The concern around school safety has become more urgent after recent mass shootings, with the deadliest being at Robb Elementary School in Uvalde, Texas, where 19 children were killed along with two teachers.

Recently, a town hall was hosted in Baldwin County to address school safety in the county.

One of the speakers was Spanish Fort Police Chief John Barber, who spoke at length on the state of school security in Baldwin County.

“The biggest threat to our children’s safety right now are these mass shootings that are occurring, this phenomenon we have been dealing with for the last 20-plus years,” Barber said.

In the midst of a broad conversation on preventing school shooters, Barber stated that he does not support arming teachers.

“Introducing additional guns into the classroom doesn’t make sense to me; it’s counterintuitive,” Barber said

Barber is not alone in his sentiments.

According to the Rand Corporation, the National Education Association, the American Federation of Teachers - which are both teachers' unions - and some gun safety advocacy organizations oppose arming teachers

Alabama does not have a system of arming teachers.

The Alabama Sentry Program (ASP) is a voluntary program that permits school administrators without a School Resource Officer (SRO) to maintain a firearm on campus in a safe to be prepared to respond to an active shooter situation.

State Rep. Matt Simpson (R- Daphne) attended the town hall and expressed broad sympathy with Barber, stating that the legislature has to consider the perspective of law enforcement.

“I don’t think there’s anything wrong when you are deciding these issues, with getting the opinion of law enforcement,” Simpson told 1819 News.  

“If something like that happens at one of my kids’ schools, I feel like teachers should be focused on taking care of the students. I don’t think teachers have indicated that they want to be vigilante justices, running around carrying guns and trying to get into gunfights and shootouts with individuals. In conversations that I’ve had with teachers and public-school employees, I don’t know that bringing more guns on campus is the answer.”

The recent shooting in Uvalde brought much criticism of law enforcement’s lack of response time, as well as law enforcement physically restraining parents who attempted to enter the building to retrieve their children.

The husband of one of the slain teachers attempted to enter the classroom where the gunman was after his wife called and told him she had been shot. Law enforcement stopped the man, who happened to be a police officer, from entering the classroom and relieved him of his weapon.

The response from many has been to suggest arming teachers and other staff to add additional protection.

Barber told 1819 News that he believes that the law enforcement response in Uvalde was not the norm in other school shootings. However, he did acknowledge that police inaction has occurred in some shootings.

“That response is not acceptable in our profession,” Barber told 1819 News.

The training of law enforcement is what Barber believes makes them more qualified to handle guns in a school.

Barber said, “How much training is adequate to put a pistol into a classroom. How much training would be relevant? One day? 40 hours? At what point do you say, ‘okay, they know how to use a firearm?’”

According to The Alabama Peace Officers Standards and Training Commission, Alabama officers must annually qualify with their handgun, shooting from various distances at a torso-sized target.

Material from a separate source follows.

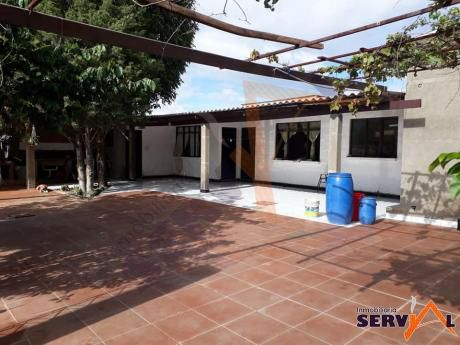 Vendo Amplia Casa Sobre 487 M2 De Superficie, Inmediaciones Km 6 Sacaba, Al Norte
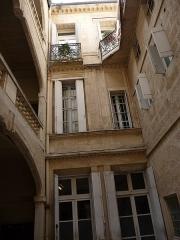 Hôtel de Fizes - Català: Façanes del pati de l'Hôtel de Fizes (Montpeller)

Barber believes that the 800 hours of training officers receive in understanding the application of deadly force, and other additional training, is invaluable to make law enforcement more qualified to address the issue.

He also believes that having multiple individuals with weapons will make it more difficult for law enforcement to identify the shooter.

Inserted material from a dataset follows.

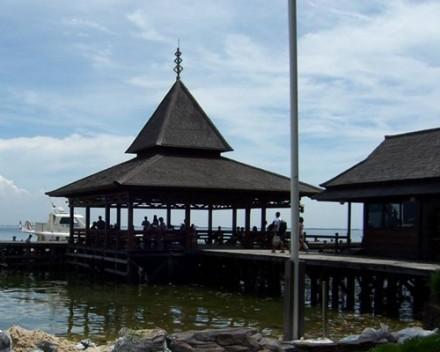 Dermaga Pulau Ayer Resort Kepulauan Seribu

“If you have {a teacher} going down the hallway and they got a gun in their hand, and law enforcement is in there, how do we discern who exactly is that shooter?” Barber said.

The Rand Corporation also noted that trained police officers had successfully hit their intended targets in just 18% of incidents involving an exchange of gunfire.

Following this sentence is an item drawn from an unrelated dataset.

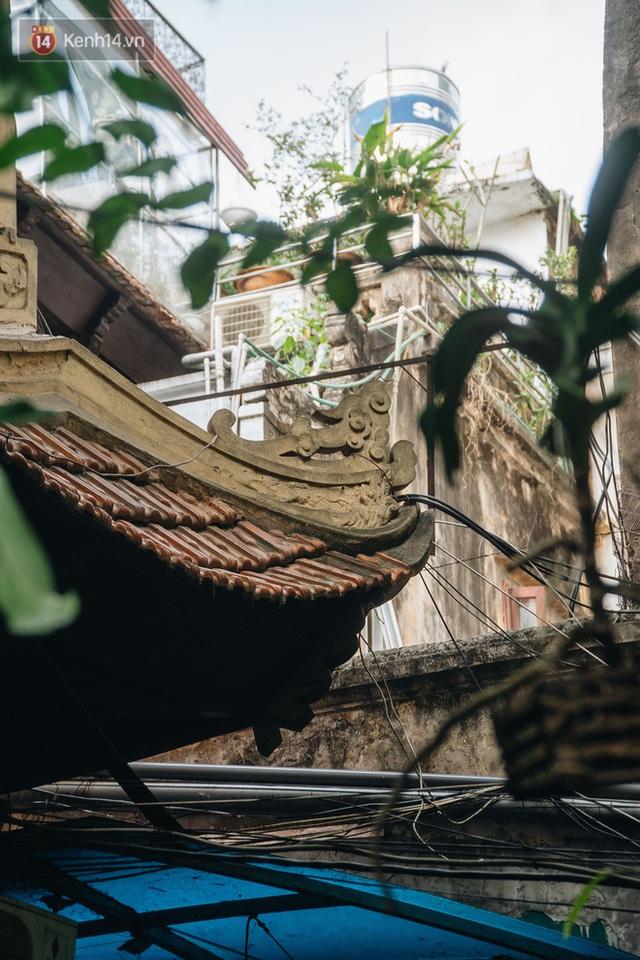 Ngôi nhà 80 năm tuổi, rộng gần 300m2 giữa phố cổ Hà Nội: Trả trăm tỷ không bán, bên trong có hầm chứa được 20 người - Ảnh 11.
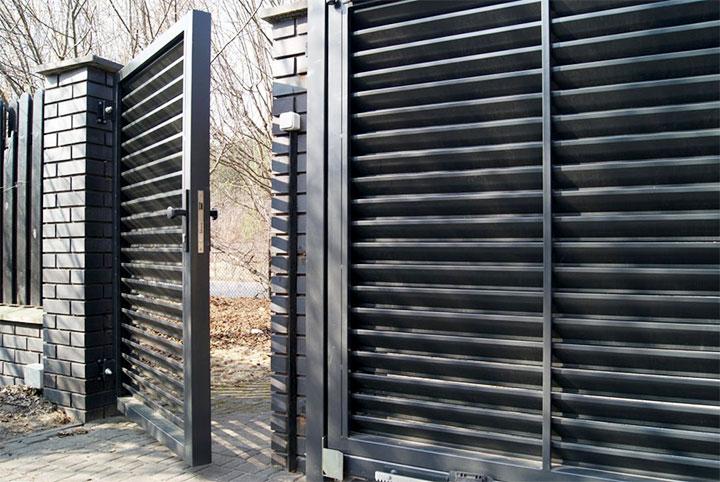 Ворота и калитка из металлических жалюзи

Barber acknowledged that the mere brandishing of a weapon was not sufficient to justify deadly force, but violent situations such as school shootings can be unpredictable.

“When you are in a volatile situation where shots are being fired, and there is death going on, and officers are often making split-second decisions; the vast majority of them are the proper decisions,” Barber said.

According to Barber, having a gun in the classroom would also make the classroom inherently more dangerous in the vast majority of cases where there isn’t an active shooter in the school.

“I think there’s a potential for those weapons that are secured in the classrooms to be compromised where students could gain access to them; or that they’re deployed when they don’t need to be deployed, and now we are, again, introducing a gun into a volatile situation,” Barber said.